Against the backdrop of escalating hybrid warfare threats and heightened security concerns across critical urban centres, India’s armed forces and internal security agencies came together for a rare and powerful display of joint preparedness during a high-stakes Inter-Services Security Exercise held in Mumbai on May 30 and 31.
Conceived and led by the Indian Army, the two-day simulation unfolded across key strategic zones — the Army Training Area in Colaba, Force One’s elite training base, and the Bombay Stock Exchange (BSE), one of the most sensitive financial landmarks in the country. The operation was not just a drill; it was a message a demonstration of India’s resolve and readiness in the face of evolving non-conventional threats.
This comprehensive exercise brought under one operational umbrella the Indian Army, Navy, Air Force, Coast Guard, Force One (Maharashtra’s specialised counter-terror unit), and Mumbai Police agencies that would be on the frontline in the event of a major urban terror or asymmetric attack.
Over 48 hours, participating forces were tested across complex, high-pressure scenarios.
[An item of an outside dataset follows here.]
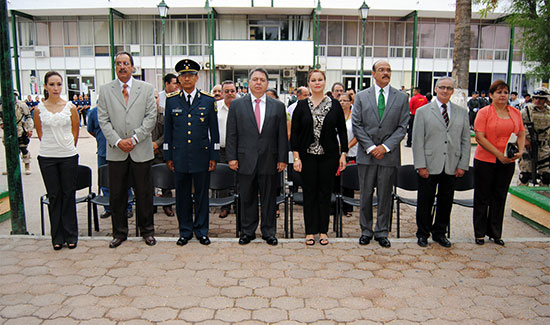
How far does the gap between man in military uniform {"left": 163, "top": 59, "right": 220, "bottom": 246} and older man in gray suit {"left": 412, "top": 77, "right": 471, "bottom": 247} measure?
2.21 meters

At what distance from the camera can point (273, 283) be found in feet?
12.7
Tactical response teams engaged in coordinated room interventions. Evacuation teams rehearsed swift medical responses under simulated fire. Communication grids were stress-tested through joint command-and-control simulations, while rapid deployment drills were carried out under clock-tight constraints.
These simulations weren’t just theoretical. They echoed the bitter lessons learned from past attacks like 26/11, where delays in coordination cost precious lives and exposed cracks in India’s internal security infrastructure. Since then, years of restructuring, investment, and inter-agency trust-building have transformed the response landscape and this week’s exercise was a vivid embodiment of that progress.
Senior commanders and top police officials monitored every move, ensuring that standard operating procedures (SOPs) weren’t just followed but pushed to their limits. The synergy on display across uniforms, jurisdictions, and command structures reflected a new era of cooperation in India’s national defence matrix.
“The threats we face today aren’t limited to borders,” one senior officer noted on the sidelines. “They seep into our cities, our data networks, our institutions. Exercises like this one ensure we’re not reacting, we're anticipating.”